**WHAT IS NEEDED**
For this exercise, return all the data word for word, with images left out.

**Saved entries**
-- -- --

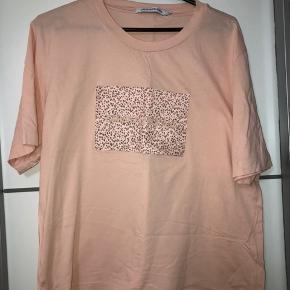 Calvin Klein T-shirt, Næsten som ny. Hjørring - Fin lyserød T-shirt med sødt blomsterprint midt på trøjen.. Calvin Klein T-shirt, Hjørring. Næsten som ny, Brugt og vasket et par gange men uden mærker eller skader
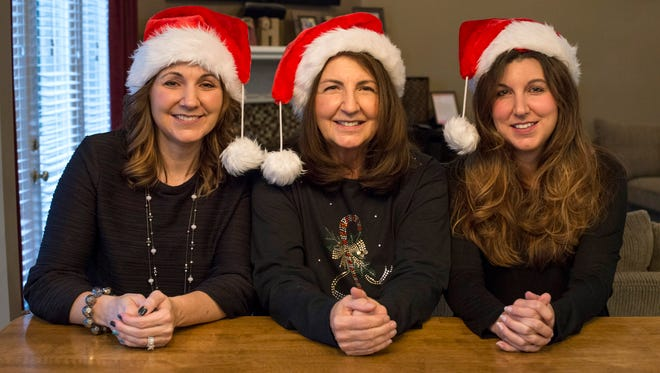 From left: Laura Hardy, 44, at her Clinton Township home with her mother Beverly Vinette, 66, and sister Susie Vinette, 42, get ready for their traditional Black Friday shopping spree.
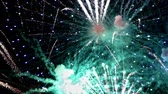 Detail of fireworks, Large explosions in green and blue colors.slow motion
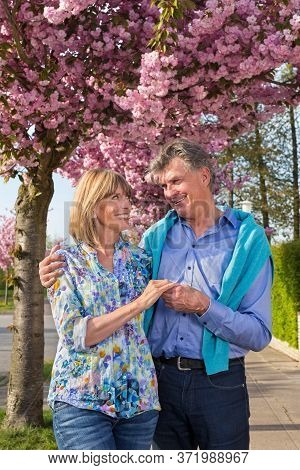 Affectionate Senior Couple Outdoors In Spring.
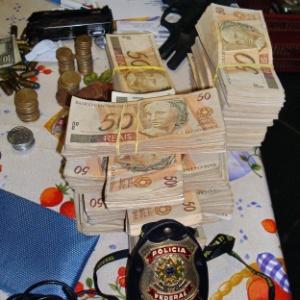 Notas e armas apreendidas pela Polícia Federal na casa de Antonio Jussivan Alves dos Santos, o Alemão, em Brasília, DF. Ele é o principal suspeito de ter articulado o furto de R$ 164 milhões do BC em 2005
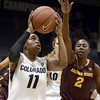 "University of Colorado's Brittany Wilson takes a shot over Micaela Pickens during a game against Arizona State University on Friday, Jan. 18, at the Coors Event Center on the CU campus in Boulder. For more photos of the game go to  <a href=""http://www.dailycamera.com"">http://www.dailycamera.com</a><br /> Jeremy Papasso/ Camera"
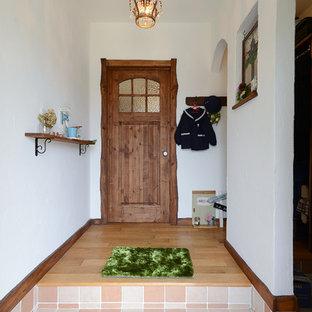 他の地域の片開きドア地中海スタイルのおしゃれな玄関ホール (白い壁、濃色木目調のドア、オレンジの床) の写真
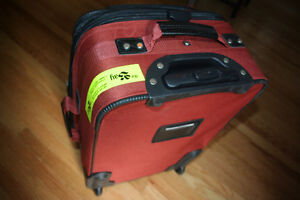 Via Rail Carry on luggage in burnt orange purchased at the Bay Kitchener / Waterloo Kitchener Area image 1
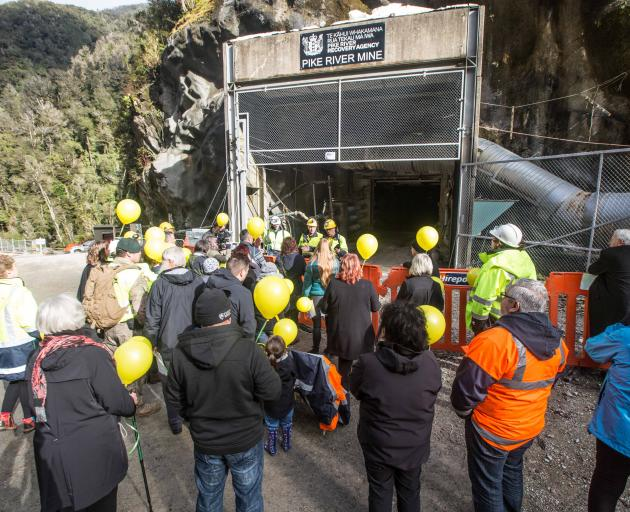 Balloons representing the 29 men who died in the Pike River mine explosion are released outside the pit entrance on Tuesday. Photo: Pike River Recovery Agency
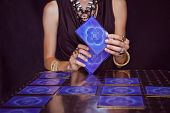 pic of fortune-teller  - Fortune teller forecasting the future with tarot cards on black background - JPG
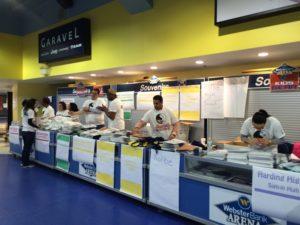 Volunteers prepare sign-in areas.( Photo by Kerri Lloyd)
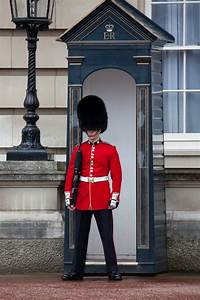 Grenadier Guard at Buckingham Palace, London, UK. # ...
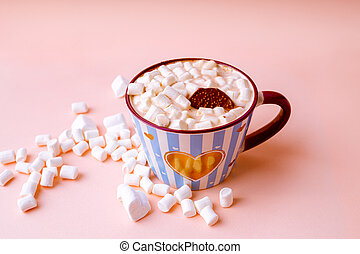 Hot chocolate drink with marshmallows and chocolate crisp in blue striped mug on pastel pink background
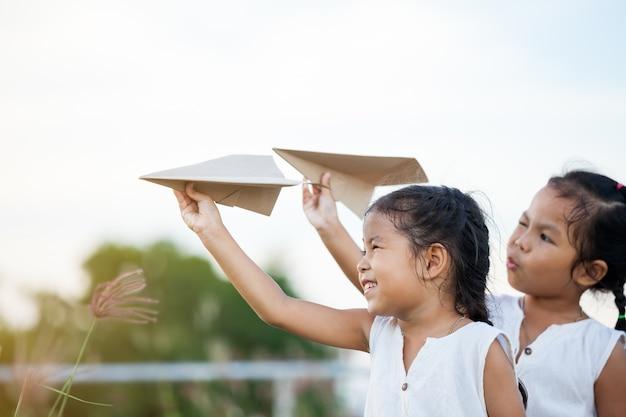 Felices dos niñas de niños asiáticos jugando con avión de papel de juguete juntos en el campo
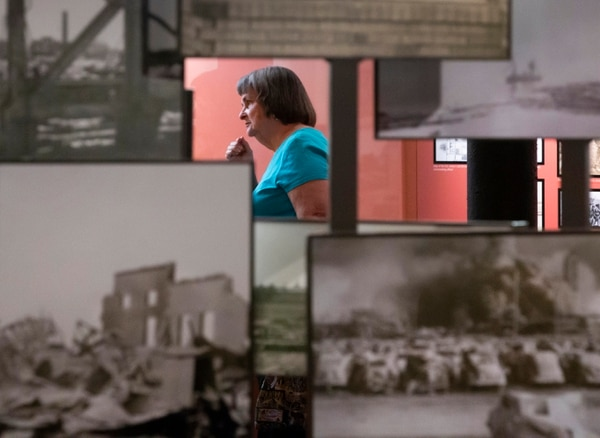 Texas City disaster survivor Barbara Girardin-Klaver walks among photographs documenting the 1947 explosions while visiting the Texas City Museum on Saturday. (Stuart Villanueva/The Galveston County Daily News via AP)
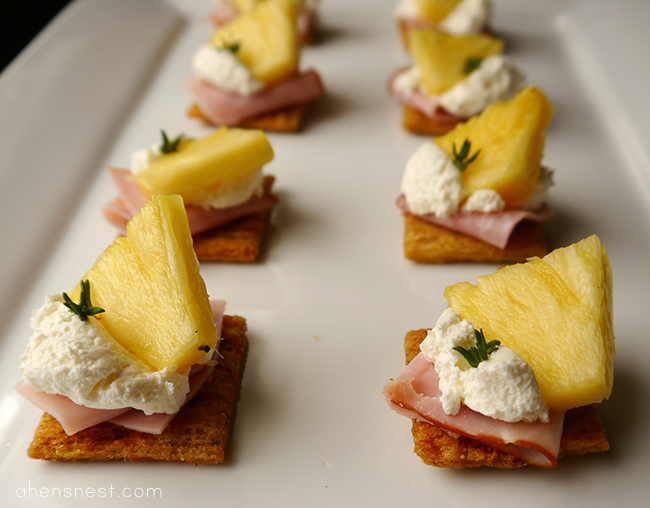 triscuit brown rice style cracker with pineapple, ham and cream cheese topper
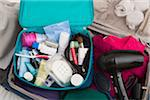 Women's Toiletry Travel Bag in Packed Suitcase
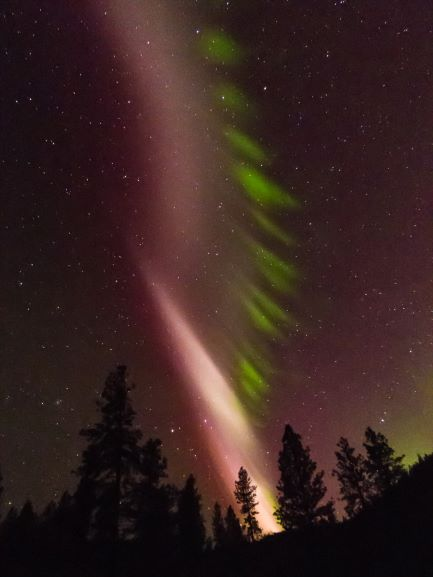 Tall twisted column of pink like beside aurora divided into horizontal pieces.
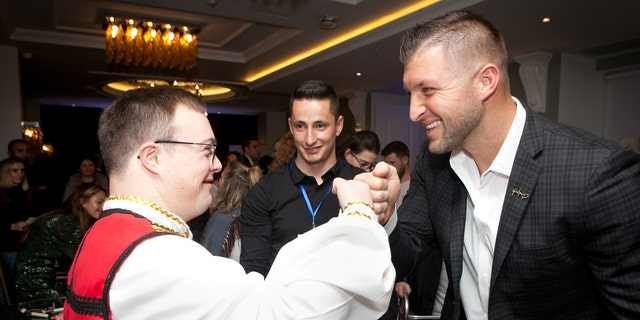 "Tim Tebow fist bumps a guest at the ""Night to Shine"" in Albania."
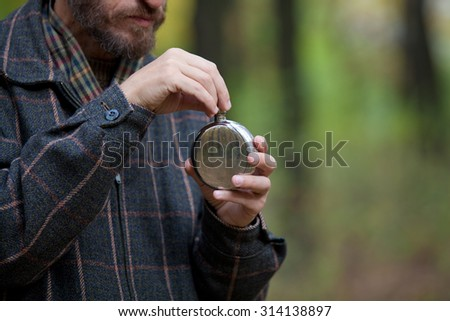 Man with beard in plaid jacket opens metal flask round shape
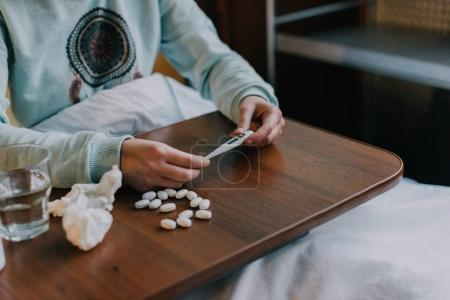 sick person taking medicine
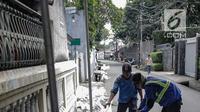Petugas dari Dinas Sumber Daya Air Pemprov DKI sedang membersihkan saluran air di Jalan Lebak Bulus II, Jakarta, Selasa (16/4). Pembersihan dilakukan lantaran lokasi tersebut akan dijadikan TPS 28 dimana Gubernur Anies Baswedan menggunakan hak suaranya dalam Pemilu 2019. (Liputan6.com/Faizal Fanani)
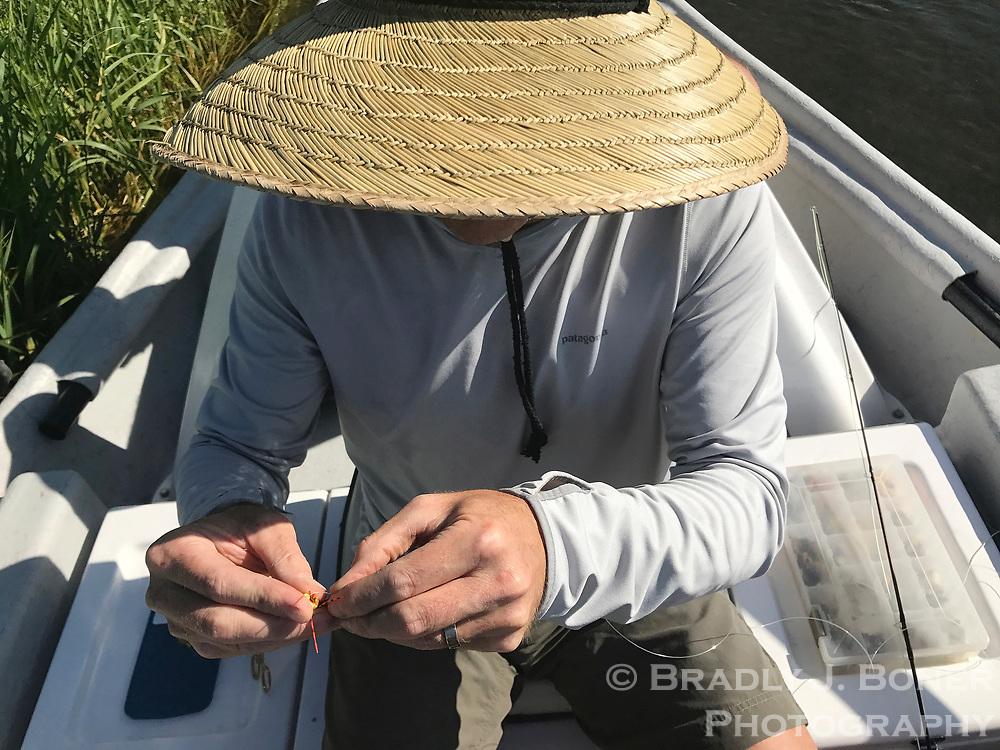 Dan Bierman ties a yellow stonefly while fishing on the Teton River in Teton Valley, Idaho.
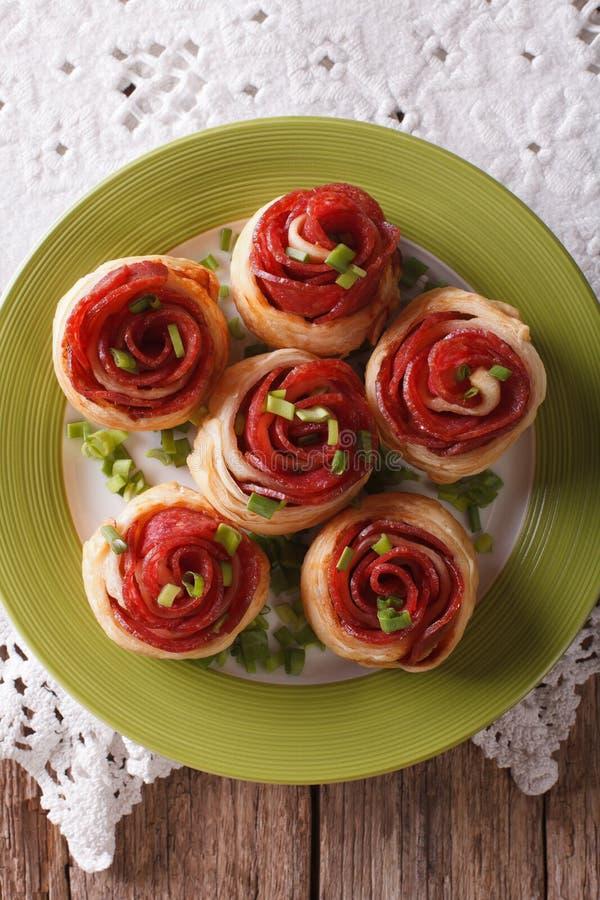 Bakade rullar med salami i form av rosnärbild vertikalt fotografering för bildbyråer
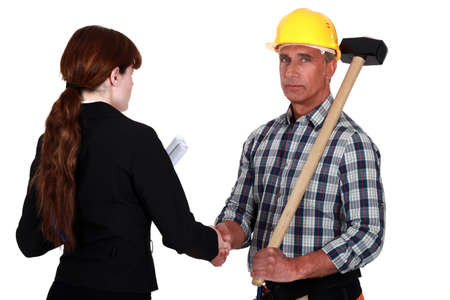 Tradesman shaking the hand of an engineer Stock Photo - 17904189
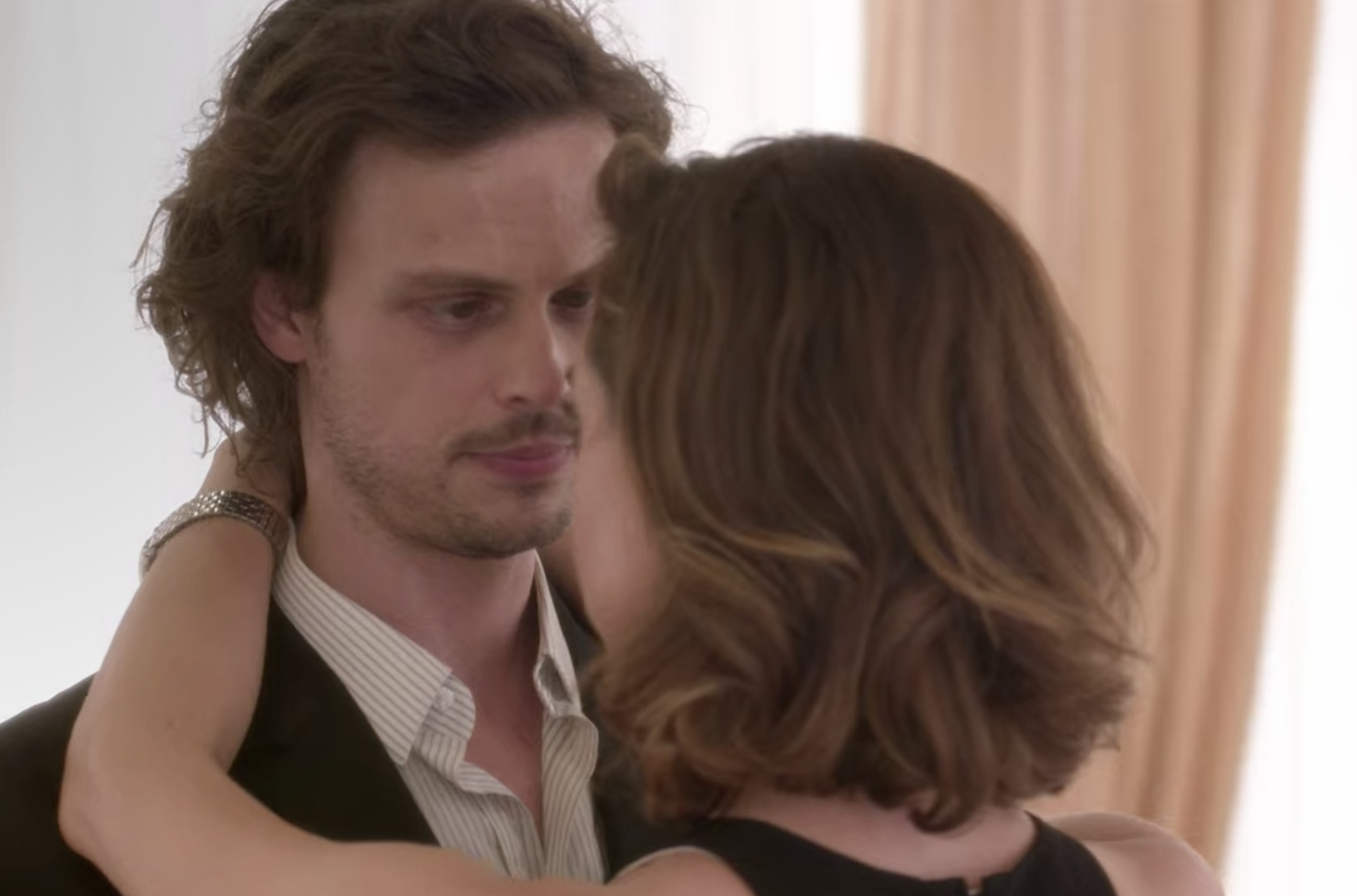 Spencer Reid from Criminal Minds slow dancing with a person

-- -- --

**RESULT OF THIS EXERCISE**
 Calvin Klein T-shirt, Næsten som ny. Hjørring - Fin lyserød T-shirt med sødt blomsterprint midt på trøjen.. Calvin Klein T-shirt, Hjørring. Næsten som ny, Brugt og vasket et par gange men uden mærker eller skader
 From left: Laura Hardy, 44, at her Clinton Township home with her mother Beverly Vinette, 66, and sister Susie Vinette, 42, get ready for their traditional Black Friday shopping spree.
 Detail of fireworks, Large explosions in green and blue colors.slow motion
 Affectionate Senior Couple Outdoors In Spring.
 Notas e armas apreendidas pela Polícia Federal na casa de Antonio Jussivan Alves dos Santos, o Alemão, em Brasília, DF. Ele é o principal suspeito de ter articulado o furto de R$ 164 milhões do BC em 2005
 "University of Colorado's Brittany Wilson takes a shot over Micaela Pickens during a game against Arizona State University on Friday, Jan. 18, at the Coors Event Center on the CU campus in Boulder. For more photos of the game go to  <a href=""http://www.dailycamera.com"">http://www.dailycamera.com</a><br /> Jeremy Papasso/ Camera"
 他の地域の片開きドア地中海スタイルのおしゃれな玄関ホール (白い壁、濃色木目調のドア、オレンジの床) の写真
 Via Rail Carry on luggage in burnt orange purchased at the Bay Kitchener / Waterloo Kitchener Area image 1
 Balloons representing the 29 men who died in the Pike River mine explosion are released outside the pit entrance on Tuesday. Photo: Pike River Recovery Agency
 pic of fortune-teller  - Fortune teller forecasting the future with tarot cards on black background - JPG
 Volunteers prepare sign-in areas.( Photo by Kerri Lloyd)
 Grenadier Guard at Buckingham Palace, London, UK. # ...
 Hot chocolate drink with marshmallows and chocolate crisp in blue striped mug on pastel pink background
 Felices dos niñas de niños asiáticos jugando con avión de papel de juguete juntos en el campo
 Texas City disaster survivor Barbara Girardin-Klaver walks among photographs documenting the 1947 explosions while visiting the Texas City Museum on Saturday. (Stuart Villanueva/The Galveston County Daily News via AP)
 triscuit brown rice style cracker with pineapple, ham and cream cheese topper
 Women's Toiletry Travel Bag in Packed Suitcase
 Tall twisted column of pink like beside aurora divided into horizontal pieces.
 "Tim Tebow fist bumps a guest at the ""Night to Shine"" in Albania."
 Man with beard in plaid jacket opens metal flask round shape
 sick person taking medicine
Petugas dari Dinas Sumber Daya Air Pemprov DKI sedang membersihkan saluran air di Jalan Lebak Bulus II, Jakarta, Selasa (16/4). Pembersihan dilakukan lantaran lokasi tersebut akan dijadikan TPS 28 dimana Gubernur Anies Baswedan menggunakan hak suaranya dalam Pemilu 2019. (Liputan6.com/Faizal Fanani)
 Dan Bierman ties a yellow stonefly while fishing on the Teton River in Teton Valley, Idaho.
 Bakade rullar med salami i form av rosnärbild vertikalt fotografering för bildbyråer
 Tradesman shaking the hand of an engineer Stock Photo - 17904189
 Spencer Reid from Criminal Minds slow dancing with a person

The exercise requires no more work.